ENTRIES SHOWN:
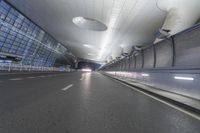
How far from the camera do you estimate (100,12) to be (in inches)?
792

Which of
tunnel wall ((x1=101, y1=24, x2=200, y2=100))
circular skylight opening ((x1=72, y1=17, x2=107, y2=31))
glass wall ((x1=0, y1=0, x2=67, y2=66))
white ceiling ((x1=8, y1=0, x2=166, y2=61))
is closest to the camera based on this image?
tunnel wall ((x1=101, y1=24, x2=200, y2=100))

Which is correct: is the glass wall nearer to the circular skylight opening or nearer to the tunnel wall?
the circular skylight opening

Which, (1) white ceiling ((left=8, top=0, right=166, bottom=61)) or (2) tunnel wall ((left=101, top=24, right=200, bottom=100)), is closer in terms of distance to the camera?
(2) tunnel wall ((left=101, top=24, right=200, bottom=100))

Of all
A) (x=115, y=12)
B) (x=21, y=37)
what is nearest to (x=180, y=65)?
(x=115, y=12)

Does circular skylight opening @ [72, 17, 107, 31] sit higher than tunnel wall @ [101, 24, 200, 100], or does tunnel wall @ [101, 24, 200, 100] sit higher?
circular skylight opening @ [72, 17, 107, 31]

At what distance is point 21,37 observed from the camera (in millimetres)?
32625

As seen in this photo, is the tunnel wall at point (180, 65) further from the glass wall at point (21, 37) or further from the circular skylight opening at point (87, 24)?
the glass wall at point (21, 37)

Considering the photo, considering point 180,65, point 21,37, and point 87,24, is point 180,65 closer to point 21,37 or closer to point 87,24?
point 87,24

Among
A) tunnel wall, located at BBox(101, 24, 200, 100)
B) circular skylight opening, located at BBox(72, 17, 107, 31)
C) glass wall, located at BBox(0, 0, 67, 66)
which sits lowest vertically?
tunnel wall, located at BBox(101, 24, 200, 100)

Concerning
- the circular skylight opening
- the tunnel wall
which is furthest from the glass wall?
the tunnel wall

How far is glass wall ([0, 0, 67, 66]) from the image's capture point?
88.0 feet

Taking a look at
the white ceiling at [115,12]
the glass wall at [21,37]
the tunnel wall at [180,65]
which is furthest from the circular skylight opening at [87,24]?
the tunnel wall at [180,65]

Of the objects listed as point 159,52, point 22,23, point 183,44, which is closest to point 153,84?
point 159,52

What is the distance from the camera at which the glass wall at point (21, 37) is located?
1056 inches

==

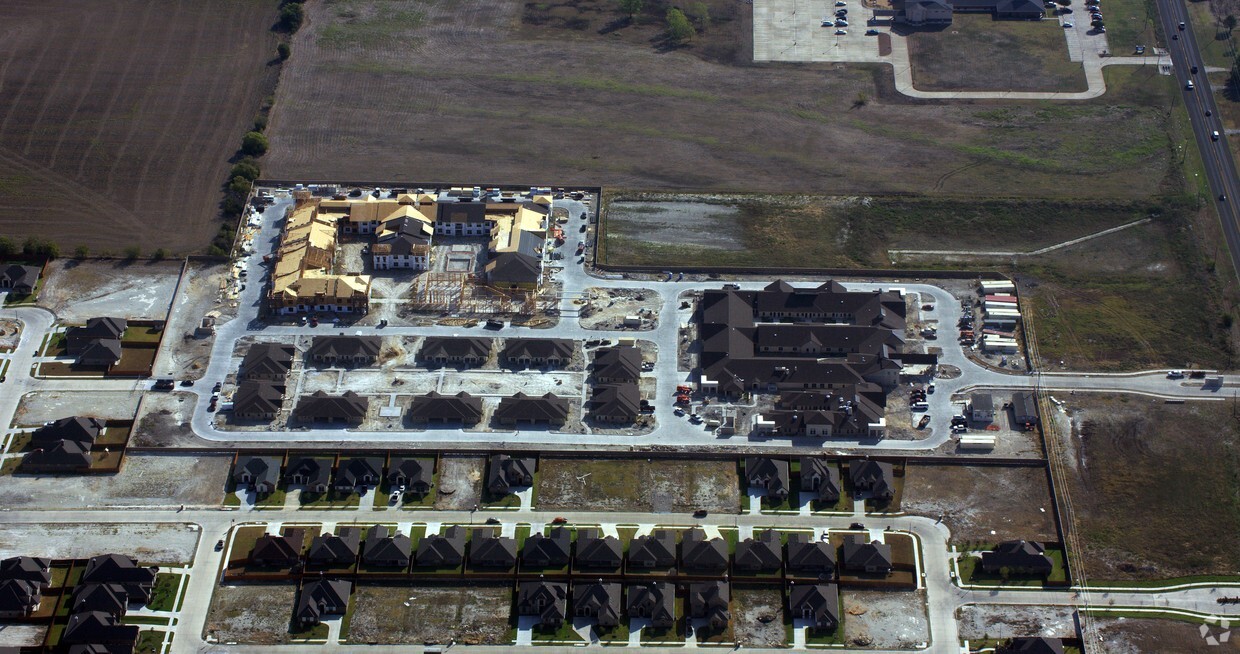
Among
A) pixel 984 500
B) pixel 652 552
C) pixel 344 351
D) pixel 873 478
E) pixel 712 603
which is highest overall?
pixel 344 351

EXERCISE REQUIREMENTS:
Report every line in the items above that contains the word "located", copying each such line in full.

COMPLETE ANSWER:
A) tunnel wall, located at BBox(101, 24, 200, 100)
B) circular skylight opening, located at BBox(72, 17, 107, 31)
C) glass wall, located at BBox(0, 0, 67, 66)
tunnel wall, located at BBox(101, 24, 200, 100)
What is the distance from the camera at which the glass wall at point (21, 37) is located?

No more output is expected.